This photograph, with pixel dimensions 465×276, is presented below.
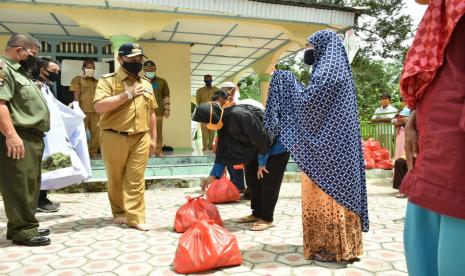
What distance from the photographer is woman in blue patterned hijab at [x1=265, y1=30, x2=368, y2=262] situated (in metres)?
2.81

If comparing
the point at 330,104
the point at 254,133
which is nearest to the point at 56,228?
the point at 254,133

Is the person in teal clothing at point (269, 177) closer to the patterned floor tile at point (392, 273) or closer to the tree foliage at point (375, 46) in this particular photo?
the patterned floor tile at point (392, 273)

****************************************

**Set exercise**. Can you repeat all of the records above word for word, without the pictures?

**Answer for this exercise**.
This photograph, with pixel dimensions 465×276, is presented below.
What distance from the photographer is woman in blue patterned hijab at [x1=265, y1=30, x2=368, y2=262] situated (in metres)?
2.81

If comparing
the point at 330,104
the point at 254,133
which is nearest to the point at 56,228?
the point at 254,133

Is the person in teal clothing at point (269, 177) closer to the patterned floor tile at point (392, 273) or closer to the tree foliage at point (375, 46) in this particular photo?
the patterned floor tile at point (392, 273)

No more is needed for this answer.